Rosa Roisinblit, con más de 90 años sobre sus espaldas, lleva un interrogante que, aunque parezca menor, para ella es importante: no sabe por qué su comunidad, la judía, nunca valoró su trabajo a favor de la defensa de los Derechos Humanos. Inexplicable, y no sólo para ella.
Rosa Roisinblit fue declarada ciudadana ilustre de la ciudad de Rosario; reconocida por la Legislatura porteña y organismos nacionales; integrante de Abuelas de Plaza de Mayo como vicepresidenta y de la Asociación de Familiares de Desaparecidos Judíos de la Argentina; y recibió el primer doctorado Honoris Causa otorgado el año pasado por el Consejo Académico de la Universidad Nacional de la Patagonia San Juan Bosco.
A pesar de estos galones y trayectoria, con su particular estilo pausado (pero no por eso menos certero) me interroga: - Dígame, ¿por qué le parece que a pesar de que soy reconocida por mi trabajo y militancia en Abuelas, la comunidad judía nunca me tiene en cuenta, por qué no me considera?
No pude responderle, no tengo respuestas para este acto de incomprensible injusticia con la responsable de la confección final de la lista de niños de origen judío apropiados durante la época de la dictadura que maneja Abuelas de Plaza de Mayo.
Le prometí, sí, escribir este artículo.
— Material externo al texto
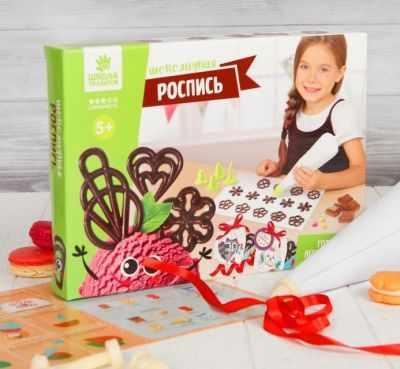 Набор для детского творчества Школа талантов 2910966 Набор для создания шоколада Рисуем узоры набор для творчества школа талантов 1000 шт 1160278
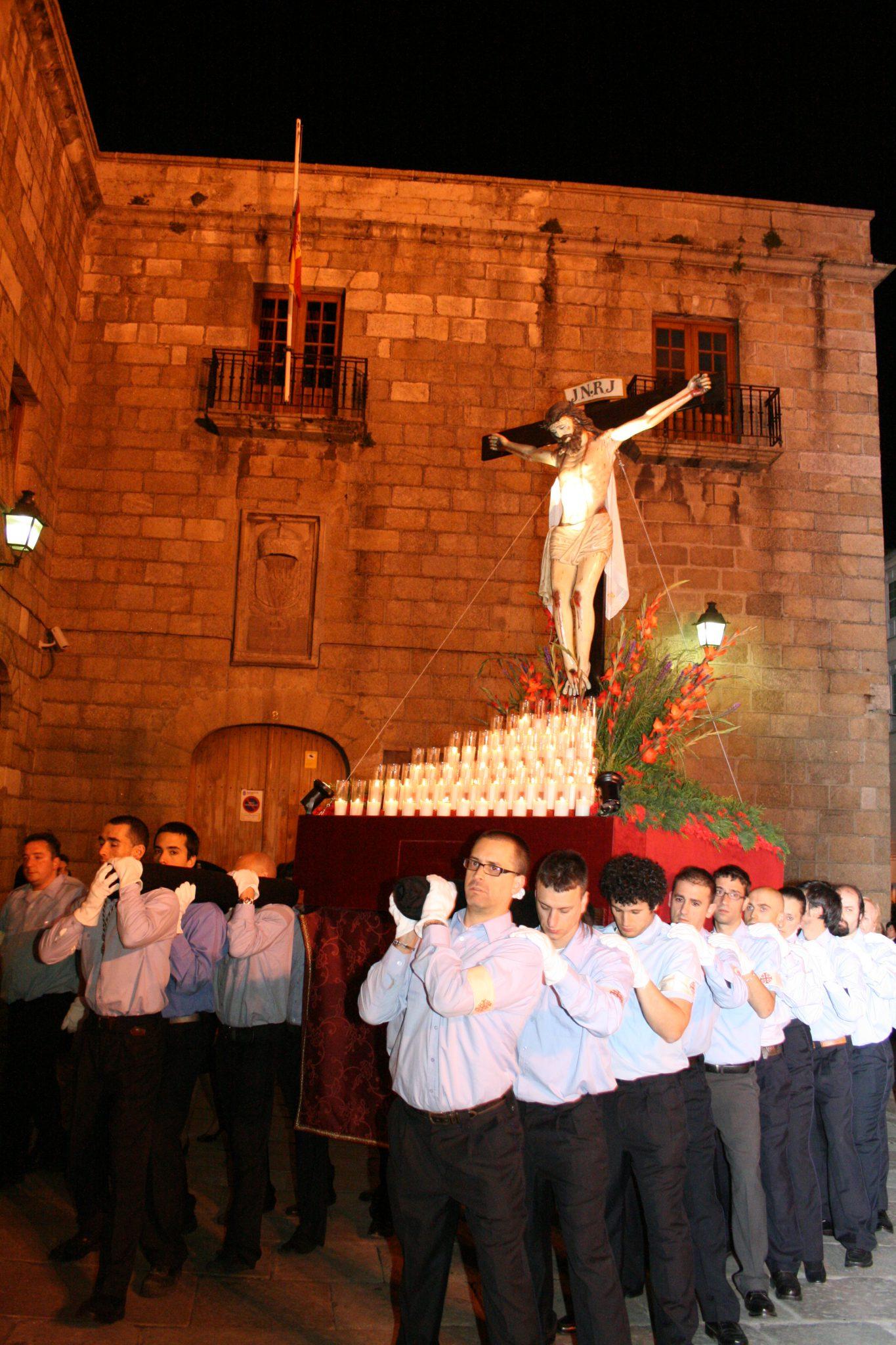 SANTÍSIMO CRISTO DEL BUEN CONSUELO 2009 027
Y me propuse hacerlo como me saliera, de una tirada, sin pensarlo demasiado porque lo pretendo tan auténtico e instantáneo como su dolor, que por instantáneo no es nuevo sino que proviene desde que la echaron como a un perro de la DAIA cuando fue a denunciar la desaparición de su hija Patricia.
“Mi hija fue secuestrada el 6 de octubre de 1978 e inmediatamente fui a la DAIA. Estaba muy ansiosa y a los ocho o diez días fui de nuevo. Me derivaron a un abogado que estaba sentado en una oficina con los pies sobre su escritorio, leyendo un libro. Prácticamente me echó los perros”, recordó Rosa hace un tiempo en una entrevista publicada en Nueva Sión.
Debido a este maltrato, y porque decidió no quedarse sentada, recurrió al rabino Marshall Meyer, quien -entre otras cosas- le aconsejó recurrir “a la Asamblea Permanente por los Derechos Humanos. Allí me atendió el doctor Alfredo Galetti, quien me aconsejó que fuera a su casa -al día siguiente- porque iba a ir un grupo de Abuelas de Plaza de Mayo”.
Así comenzó una nueva etapa en la vida de Rosa, definitiva, única y transformadora.
“El grupo fue tan cariñoso conmigo y yo estaba tan sola sin saber qué hacer que iba a quedarme en ese grupo. Y acá estoy todavía”, confiesa como en un acto de reafirmación amorosa.
A principios de este año me llamó y me dijo con dolor y cierta desazón: ¿Usted sabe que en la Universidad de la Patagonia me entregaron un doctorado Honoris Causa por mi trayectoria en defensa de los Derechos Humanos?
Y continuó con su reflexión: ¿Por qué, al regresar de Trelew tenía sobre mi escritorio, en Abuelas, una carta de felicitación de la comunidad armenia y nunca recibí una salutación de la comunidad judía, mi comunidad?
Le dije que no podía darle una respuesta por la dirigencia, sólo podría escribir estas líneas para que se sepa lo que, parece, no quieren enterarse.
El discurso de Rosa en Trelew fue emotivo y certero al corazón de la dictadura porque desnudó el siniestro objetivo del terrorismo de Estado: “Borrar la verdadera existencia de nuestros nietos cambiándoles la familia, borrando su origen, su nombre, su historia, anulándole la identidad. Niños y bebés fueron brutalmente separados de sus padres y llevados a destinos desconocidos ingresando en la categoría de desaparecidos y a una forma inédita de nueva esclavitud”, explicó.
Y agregó: “Ante lo perdido, lo padecido y lo irreparable, proponemos la memoria colectiva. Exigimos verdad y justicia por lo absurdo, lo irracional y el accionar criminal”.
Con más de 90 años, Rosa mantiene una lucidez implacable de la que muchos dirigentes de esta comunidad judía de la Argentina deberían aprender.
Roisinblit fue escuchada en muchos ámbitos nacionales e internacionales, pero nunca en un espacio comunitario local apropiado. Podríamos aprender mucho de ella, y sería bueno reconocerlo, y reconocerla, más temprano que tarde.